*** Selected passage Section Begins ***

# Adding a (physics-based) model

So far we've only looked at machine learning models. We are very keen to know
how these "smart" approaches compare to more traditional, physics-based models.

[PyPhenology](https://github.com/sdtaylor/pyPhenology) is a nice python package
with a collection of physics-based models. We would like to compare those
models, ideally within the same pycaret framework. However, pyPhenology is not
consistent with the scikit-learn API. On the other hand, it is quite possible to
cast their equations to a form that does adhere to these standards.

In this notebook, we will walk you through the steps to create a custom
estimator, following the [scikit-learn
documentation](https://scikit-learn.org/stable/developers/develop.html). We will
show how this is done for [pyPhenology's ThermalTime
model](https://pyphenology.readthedocs.io/en/master/generated/pyPhenology.models.ThermalTime.html#pyPhenology.models.ThermalTime).
At the end of the chapter, you should be able to repeat the trick for the other
pyPhenology models as well.

## The first blow is half the battle

As a starting point, we copied the [scikit-learn project template](https://github.com/scikit-learn-contrib/project-template/blob/a06bc1a701fbb320848e4d5295e4477b596078df/skltemplate/_template.py) and updated it with some of the information from the [pyphenology ThermalTime](https://github.com/sdtaylor/pyPhenology/blob/d82af2f669364e84be4bf9325a4f4e064d8d3816/pyPhenology/models/thermaltime.py) class. Specifically, we:

- Added
  [RegressorMixin](https://scikit-learn.org/stable/modules/generated/sklearn.base.RegressorMixin.html#sklearn.base.RegressorMixin)
  from scikit-learn. This contains some methods specific to regression estimators.
- Replaced `check_X_y` and `check_array` with the newer `_validate_data()` (see
  [SLEP010](https://scikit-learn-enhancement-proposals.readthedocs.io/en/latest/slep010/proposal.html)).
- Merged docstrings of ThermalTime and sklearn template
- Changed to google-style docstrings and added type hints to method signatures instead of in the docstrings
- Set the default values of the parameters to sensible ints instead of valid ranges


In [50]:
import numpy as np
from sklearn.base import (
    BaseEstimator,
    RegressorMixin,
    check_is_fitted,
)
from numpy.typing import ArrayLike


class ThermalTime(RegressorMixin, BaseEstimator):
    """Thermal Time Model

    The classic growing degree day model using a fixed temperature threshold
    above which forcing accumulates.
    """

*** Selected passage Section Ends ***
*** Provided material Section Begins ***

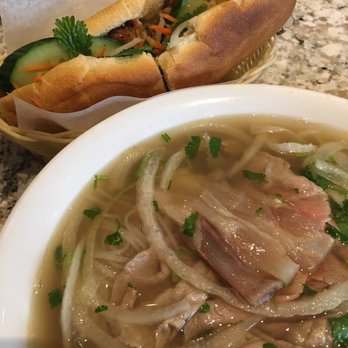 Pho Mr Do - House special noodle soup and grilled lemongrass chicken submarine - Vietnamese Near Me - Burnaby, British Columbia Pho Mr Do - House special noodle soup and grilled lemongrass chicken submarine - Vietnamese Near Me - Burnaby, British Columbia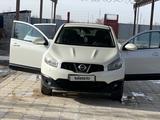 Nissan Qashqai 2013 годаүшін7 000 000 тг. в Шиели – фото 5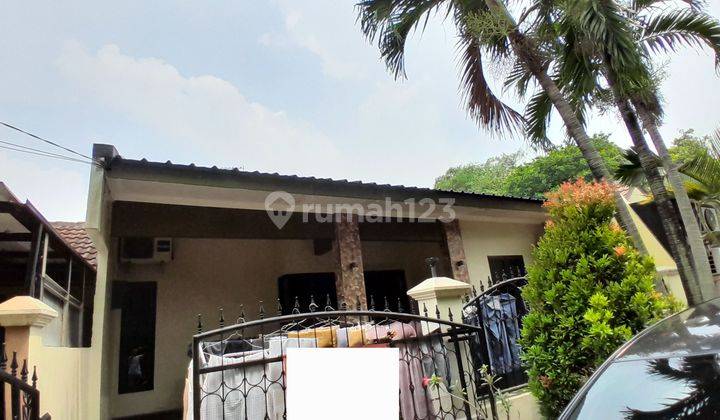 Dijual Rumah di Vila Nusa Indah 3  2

*** Provided material Section Ends ***

- _Using the information_:
a – Reproduce the part of the notebook on adding a physics-based model that starts at "So far we've" and ends at "to these standards.".
b – Condense the paragraph of the notebook on adding a physics-based model that begins "PyPhenology is a nice python package", keeping its main facts.

- _Responses to the tasks_:
a –
So far we've only looked at machine learning models. We are very keen to know
how these "smart" approaches compare to more traditional, physics-based models.

[PyPhenology](https://github.com/sdtaylor/pyPhenology) is a nice python package
with a collection of physics-based models. We would like to compare those
models, ideally within the same pycaret framework. However, pyPhenology is not
consistent with the scikit-learn API. On the other hand, it is quite possible to
cast their equations to a form that does adhere to these standards.

b – PyPhenology is a Python package with a collection of physics-based models. The goal is to compare them within the same pycaret framework. However, pyPhenology does not follow the scikit-learn API. Its equations can still be recast in a form that meets those standards.